La culture et la nourriture sont une source d’identité et un patrimoine culturel et naturel porté par les connaissances et les pratiques traditionnelles. Reflétant les codes de conduite et la structure des relations sociales, les habitudes alimentaires offrent un espace de partage de valeurs. Les préférences gustatives diffèrent selon la culture, l’âge, le sexe, les conditions géographiques d’un individu. Les préférences des goûts sont ainsi un élément important qui montre les différences fondamentales des sociétés. Mais alors, comment les préférences gustatives des individus diffèrent-elles selon leurs traits de personnalité ?

Vertumno de Guiseppe Arcimboldo

Une longue histoire de la « personnalité »

Aujourd’hui, le dictionnaire de la langue française Larousse définit la personnalité par un « ensemble des traits physiques et moraux par lesquels une personne est différente des autres ». La personnalité est à la fois innée mais aussi acquise. Le tempérament serait ainsi fixé à la naissance et le caractère forgé avec le temps par son environnement. Plusieurs études sociologiques montrent que la famille, les groupes de pairs, l’école, le travail et tout autre élément qui nous entoure ont un effet sur la construction de notre caractère. 

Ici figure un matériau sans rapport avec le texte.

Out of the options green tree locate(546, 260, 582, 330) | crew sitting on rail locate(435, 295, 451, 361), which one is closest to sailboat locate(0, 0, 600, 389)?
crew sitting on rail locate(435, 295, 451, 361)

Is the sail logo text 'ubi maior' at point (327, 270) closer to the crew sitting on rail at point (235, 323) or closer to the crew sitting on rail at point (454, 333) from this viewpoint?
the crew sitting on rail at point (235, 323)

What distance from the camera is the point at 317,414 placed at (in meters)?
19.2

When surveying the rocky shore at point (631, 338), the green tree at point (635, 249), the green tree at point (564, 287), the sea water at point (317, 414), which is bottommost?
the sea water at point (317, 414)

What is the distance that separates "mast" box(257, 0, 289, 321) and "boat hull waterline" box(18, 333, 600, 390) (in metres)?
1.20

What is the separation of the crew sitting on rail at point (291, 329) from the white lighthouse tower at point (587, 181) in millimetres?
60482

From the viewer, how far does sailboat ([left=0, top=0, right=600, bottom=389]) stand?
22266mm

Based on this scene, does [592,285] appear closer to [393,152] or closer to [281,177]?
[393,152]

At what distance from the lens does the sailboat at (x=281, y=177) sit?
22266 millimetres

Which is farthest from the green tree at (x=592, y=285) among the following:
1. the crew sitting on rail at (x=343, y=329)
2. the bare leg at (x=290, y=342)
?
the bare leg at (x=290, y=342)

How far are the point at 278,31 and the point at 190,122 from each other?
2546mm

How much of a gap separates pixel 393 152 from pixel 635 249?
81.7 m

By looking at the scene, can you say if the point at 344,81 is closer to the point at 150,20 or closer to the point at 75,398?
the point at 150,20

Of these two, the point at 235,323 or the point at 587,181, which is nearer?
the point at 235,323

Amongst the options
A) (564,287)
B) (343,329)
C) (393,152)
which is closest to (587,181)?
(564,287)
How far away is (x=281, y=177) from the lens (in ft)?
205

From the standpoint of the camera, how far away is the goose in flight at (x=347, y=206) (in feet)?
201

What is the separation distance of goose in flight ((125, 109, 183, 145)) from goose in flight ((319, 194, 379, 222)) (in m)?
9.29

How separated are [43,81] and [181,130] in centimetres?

L’établissement d’une définition exacte de la personnalité humaine et des traits de personnalité remontent à l’Antiquité. Le concept de personnalité d’Hippocrate (460-370 avant J.-C.) se fonde ainsi sur la théorie des 4 éléments (air, eau, feu et terre). Cette distinction montre des similitudes avec quatre fluides du corps humain, à savoir le sang, les expectorations, la bile jaune et noire (qui sont le cœur, le cerveau, le foie et la rate). 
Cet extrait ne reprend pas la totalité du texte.